Hace mucho tiempo que en nuestro país no hay una religión de Estado. México, acostumbrado a seguir el rastro de los otros y a perseguir las huellas de los primermundistas, madrugamos a muchos países en este punto. Tal vez por pura chiripada, pero hoy por hoy, las cosas marchan por buen camino –al menos existe una clara separación entre Iglesia y Estado. Las reformas constitucionales de 1992, bajo el régimen del presidente Carlos Salinas de Gortari, enderezaron un poco la situación. Las modificaciones a los artículos 3, 5, 27, 28 y 130 de la Constitución permitieron, entre otras cosas, que México restableciera relaciones diplomáticas con la Santa Sede, otorgaron personalidad jurídica a las iglesias y devolvieron, no sin algunos candados, los derechos políticos a los ministros de culto.
Olor a yerba crítica
Creo que, sin proponérmelo, hice una lectura de Llano muy mexicana. A medida que pasaba las páginas, el olor a yerba de pronto se condensaba en reflexiones sobre México. Insisto. Pienso que ha tiempo resolvimos la separación Iglesia-Estado, pero aún quedan algunos cabos sueltos. El problema en nuestro país no es la persecución del cristianismo, sino el letargo con el que los cristianos embestimos los espacios públicos. Las puertas al foro público se abrieron de sopetón para el cristiano. Las reformas nos agarraron dormidos. Y ahora, con los reflectores encima y el micrófono en la boca, se nos olvidó la canción; se va a acabar el show y nosotros sin piar, afónicos.

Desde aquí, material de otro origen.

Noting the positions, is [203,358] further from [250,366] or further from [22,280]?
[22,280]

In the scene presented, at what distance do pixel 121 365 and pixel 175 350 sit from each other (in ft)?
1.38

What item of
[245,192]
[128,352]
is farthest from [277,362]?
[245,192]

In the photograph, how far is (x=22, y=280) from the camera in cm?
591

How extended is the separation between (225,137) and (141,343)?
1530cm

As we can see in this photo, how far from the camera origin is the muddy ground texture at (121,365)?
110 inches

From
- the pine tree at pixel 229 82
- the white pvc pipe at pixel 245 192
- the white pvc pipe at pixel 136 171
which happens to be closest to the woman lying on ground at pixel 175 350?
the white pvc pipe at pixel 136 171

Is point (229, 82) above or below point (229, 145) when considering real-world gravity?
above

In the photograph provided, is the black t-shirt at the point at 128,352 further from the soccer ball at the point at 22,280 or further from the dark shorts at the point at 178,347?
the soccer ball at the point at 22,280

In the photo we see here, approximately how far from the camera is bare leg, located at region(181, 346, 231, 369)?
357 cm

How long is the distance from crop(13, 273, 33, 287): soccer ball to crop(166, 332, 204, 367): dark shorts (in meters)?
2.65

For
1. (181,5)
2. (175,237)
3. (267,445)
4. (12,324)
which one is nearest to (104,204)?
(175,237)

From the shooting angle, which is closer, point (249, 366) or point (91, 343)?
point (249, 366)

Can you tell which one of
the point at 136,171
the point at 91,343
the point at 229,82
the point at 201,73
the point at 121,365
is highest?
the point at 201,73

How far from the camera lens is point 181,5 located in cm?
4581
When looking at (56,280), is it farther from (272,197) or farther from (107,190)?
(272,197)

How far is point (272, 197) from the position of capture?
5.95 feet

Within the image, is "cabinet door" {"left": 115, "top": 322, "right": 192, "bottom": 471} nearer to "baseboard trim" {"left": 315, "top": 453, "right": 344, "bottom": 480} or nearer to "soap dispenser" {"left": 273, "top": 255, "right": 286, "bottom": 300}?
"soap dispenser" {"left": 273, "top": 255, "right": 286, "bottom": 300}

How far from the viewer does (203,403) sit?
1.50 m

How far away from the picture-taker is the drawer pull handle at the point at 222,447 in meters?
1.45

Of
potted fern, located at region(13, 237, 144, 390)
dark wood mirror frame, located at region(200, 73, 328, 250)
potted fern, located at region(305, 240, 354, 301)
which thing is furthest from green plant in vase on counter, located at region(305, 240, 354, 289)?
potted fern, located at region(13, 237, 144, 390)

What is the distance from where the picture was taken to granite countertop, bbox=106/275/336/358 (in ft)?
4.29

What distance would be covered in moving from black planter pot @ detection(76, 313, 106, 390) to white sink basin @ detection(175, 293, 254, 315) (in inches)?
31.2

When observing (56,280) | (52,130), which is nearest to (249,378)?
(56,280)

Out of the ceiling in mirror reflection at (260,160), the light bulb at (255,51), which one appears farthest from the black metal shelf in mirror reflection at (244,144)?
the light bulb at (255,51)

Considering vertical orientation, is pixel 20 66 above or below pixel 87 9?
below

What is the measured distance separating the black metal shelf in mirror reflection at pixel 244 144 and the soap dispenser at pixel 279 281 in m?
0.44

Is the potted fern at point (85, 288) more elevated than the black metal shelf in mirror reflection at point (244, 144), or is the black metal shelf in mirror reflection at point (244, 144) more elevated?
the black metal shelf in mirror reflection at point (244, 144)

El libro pincha algunos nervios del mexicano. Las memorias de Alejandro Llano, son también las memorias de una España anquilosada en la religión de Estado que, de golpe y porrazo, se sacudió los hábitos, se dejó crecer el cabello, se perforó y se tatuó los principios de libertad y diferencia. Los motivos sobran para que cualquiera –no sólo los que somos mencionados– olisquee el libro. Al final, creo que lo que Llano nos quiere decir es que la yerba tiene un penetrante olor crítico.